Clip summary: Roger Bennett talks to Klinsmann about his team. They discuss replicating the German blueprint in 2006, pace and athleticism, funneling players from the youth setup up through the senior team, and, of course, Landon.

What’s really happening: Nestled deep in Klinsmann’s pupils you see a distinct “I told you I’m my own man” glow. Every single time Klinsmann opens his mouth, he might as well be screaming “Takeover” lyrics from Jay Z’s Blueprint album. By the time he says, “Most other coaches probably will have Landon right in the 23. For me, how I look at it, and the challenges ahead of us…” I have to turn off the television, because I get indigestion watching premeditated criminal activity. In those few seconds that passed while I calmed my heart rate, all I could think was, “Rog, if you want to live to try on another blazer, get out of the room. Now! This man is a monster.”

June 3, 2014

Clip summary: In front of a national audience, Alexi Lalas tells a crowd in New York’s Times Square, “I don’t think [the USMNT] gets out of the group.” Tim Howard says Alexi’s words are “hollow.” Kyle Beckerman says, “They’re just words.”

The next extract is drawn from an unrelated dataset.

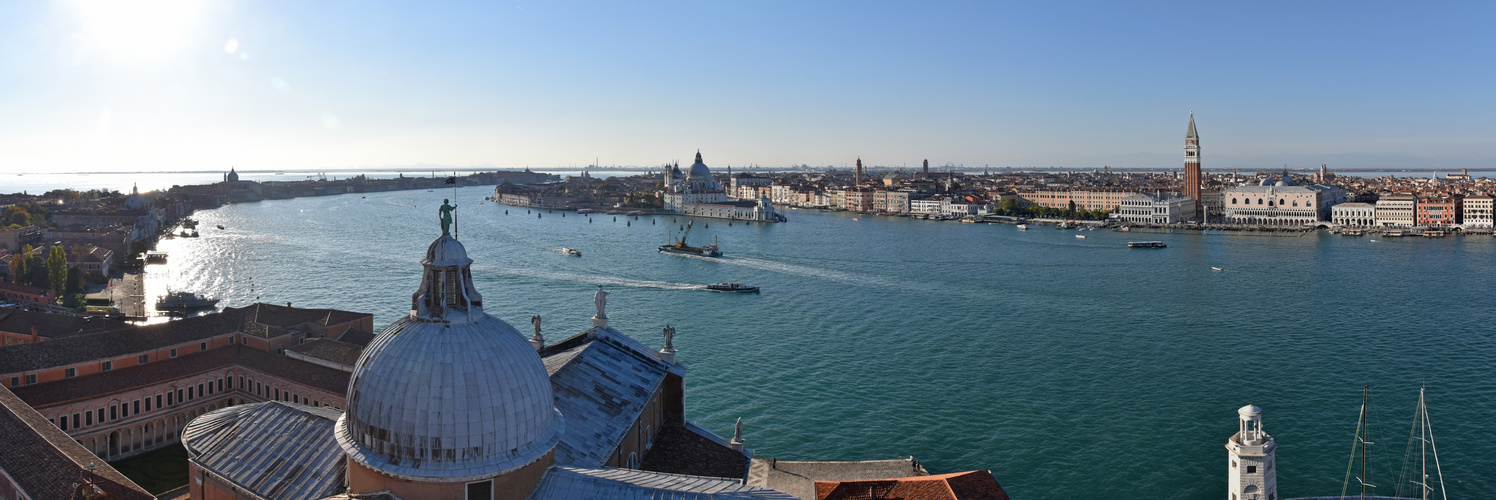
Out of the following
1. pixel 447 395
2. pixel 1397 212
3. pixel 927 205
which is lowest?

What’s really happening: Klinsmann’s master plan is working to perfection. He surgically removed what so many thought was a vital appendage of the U.S. team. Then he gave us a cold German stare to drive home the fact that he knew what he was doing and wasn’t afraid to do the evil things necessary to rally his troops. But he knew that his team was still bleeding, so he employed a tactic commonly used in politics: He eliminated the old narrative by turning the focus to a new enemy. He used that new enemy to create team unity. Remember, team unity was the focus of the first clip.

The new common enemy is Alexi Lalas. My suspicion, based on reviewing several whole minutes of footage, is that Alexi is in cahoots with Klinsmann. You see it in his eyes, especially if you watch this segment in slow motion. Backwards. Successful leaders of nations don’t survive without having operatives who have infiltrated the fourth estate. And Alexi is clearly tasked with poking the bear. That bear is the team. That bear is also you. Klinsmann is poking all of us to build team unity. He might be a genius.

How do I know all this? Because I watched Inside: U.S. Soccer’s March to Brazil. So should you. It’s a goldmine of information if you put on your conspiracy glasses.